See my answer for password-based AES encryption, since, you are effectively using your "seed" as a password. (Just change the key length of 256 to 128, if that's what you want.)
Trying to generate the same key by seeding a DRBG with the same value is not reliable.
Next, you are not using CBC or the IV in your Android encryption. My example shows how to do that properly too. By the way, you need to generate a new IV for every message you encrypt, as my example shows, and send it along with the cipher text. Otherwise, there's no point in using CBC.

Note: For android in java
I have written this manager file and its functions are working perfectly fine for me.

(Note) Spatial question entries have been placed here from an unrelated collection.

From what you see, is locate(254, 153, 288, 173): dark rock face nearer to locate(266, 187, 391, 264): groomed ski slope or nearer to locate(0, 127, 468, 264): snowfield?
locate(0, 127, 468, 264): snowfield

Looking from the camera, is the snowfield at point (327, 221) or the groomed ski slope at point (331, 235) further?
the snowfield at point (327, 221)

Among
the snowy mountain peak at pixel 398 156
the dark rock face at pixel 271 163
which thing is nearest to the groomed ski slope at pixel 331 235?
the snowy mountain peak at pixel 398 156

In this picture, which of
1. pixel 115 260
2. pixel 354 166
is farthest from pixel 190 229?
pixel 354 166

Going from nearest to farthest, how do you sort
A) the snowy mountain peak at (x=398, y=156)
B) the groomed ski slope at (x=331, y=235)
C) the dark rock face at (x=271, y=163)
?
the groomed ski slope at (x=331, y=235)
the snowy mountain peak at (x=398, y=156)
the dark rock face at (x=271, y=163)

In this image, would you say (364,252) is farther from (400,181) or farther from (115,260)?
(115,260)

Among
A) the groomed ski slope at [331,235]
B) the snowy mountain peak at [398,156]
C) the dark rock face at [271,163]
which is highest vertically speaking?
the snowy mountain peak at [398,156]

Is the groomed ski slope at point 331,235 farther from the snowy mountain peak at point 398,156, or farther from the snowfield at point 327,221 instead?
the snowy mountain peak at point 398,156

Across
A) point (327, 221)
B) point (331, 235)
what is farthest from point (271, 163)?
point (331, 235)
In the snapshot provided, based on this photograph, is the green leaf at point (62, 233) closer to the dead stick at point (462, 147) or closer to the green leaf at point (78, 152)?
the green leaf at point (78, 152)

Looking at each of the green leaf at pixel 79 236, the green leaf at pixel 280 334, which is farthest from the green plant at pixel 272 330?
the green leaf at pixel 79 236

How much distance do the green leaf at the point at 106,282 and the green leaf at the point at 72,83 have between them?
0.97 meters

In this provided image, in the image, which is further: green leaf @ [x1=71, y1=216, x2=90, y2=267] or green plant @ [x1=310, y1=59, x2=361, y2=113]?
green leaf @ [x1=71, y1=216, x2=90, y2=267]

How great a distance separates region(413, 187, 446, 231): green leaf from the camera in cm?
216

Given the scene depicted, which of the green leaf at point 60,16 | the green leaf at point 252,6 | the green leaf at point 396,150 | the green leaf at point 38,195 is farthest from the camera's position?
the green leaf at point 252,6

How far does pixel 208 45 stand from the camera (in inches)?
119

This is for AES 128 and without any salt.
public class CryptoManager {
private static CryptoManager shared;
private String privateKey = "your_private_key_here";
private String ivString = "your_iv_here";
private CryptoManager(){
}
public static CryptoManager getShared() {
if (shared != null ){
return shared;
}else{
shared = new CryptoManager();
return shared;
}
}
public String encrypt(String value) {
try {
IvParameterSpec iv = new IvParameterSpec(ivString.getBytes("UTF-8"));
SecretKeySpec skeySpec = new SecretKeySpec(privateKey.getBytes("UTF-8"), "AES");
Cipher cipher = Cipher.getInstance("AES/CBC/PKCS5PADDING");
cipher.init(Cipher.ENCRYPT_MODE, skeySpec, iv);
byte[] encrypted = cipher.doFinal(value.getBytes());
return android.util.Base64.encodeToString(encrypted, android.util.Base64.DEFAULT);
} catch (Exception ex) {
ex.printStackTrace();
}
return null;
}
public String decrypt(String encrypted) {
try {
IvParameterSpec iv = new IvParameterSpec(ivString.getBytes("UTF-8"));
SecretKeySpec skeySpec = new SecretKeySpec(privateKey.getBytes("UTF-8"), "AES");
Cipher cipher = Cipher.getInstance("AES/CBC/PKCS5PADDING");
cipher.init(Cipher.DECRYPT_MODE, skeySpec, iv);
byte[] original = new byte[0];
original = cipher.doFinal(android.util.Base64.decode(encrypted, android.util.Base64.DEFAULT));
return new String(original);
} catch (Exception ex) {
ex.printStackTrace();
}
return null;
}
}
You need to call the functions like this.
String dataToEncrypt = "I need to encrypt myself";
String encryptedData = CryptoManager.getShared().encrypt(data);
And you will get your encrypted string with the following line
String decryptedString = CryptoManager.getShared().decrypt(encryptedData);

If you want an example of compatible code for Android and iPhone, look at the RNCryptor library for iOS and the JNCryptor library for Java/Android.
Both projects are open source and share a common data format. In these libraries, AES 256-bit is used, however it would be trivial to adapt the code if necessary to support 128-bit AES.
As per the accepted answer, both libraries use PBKDF2.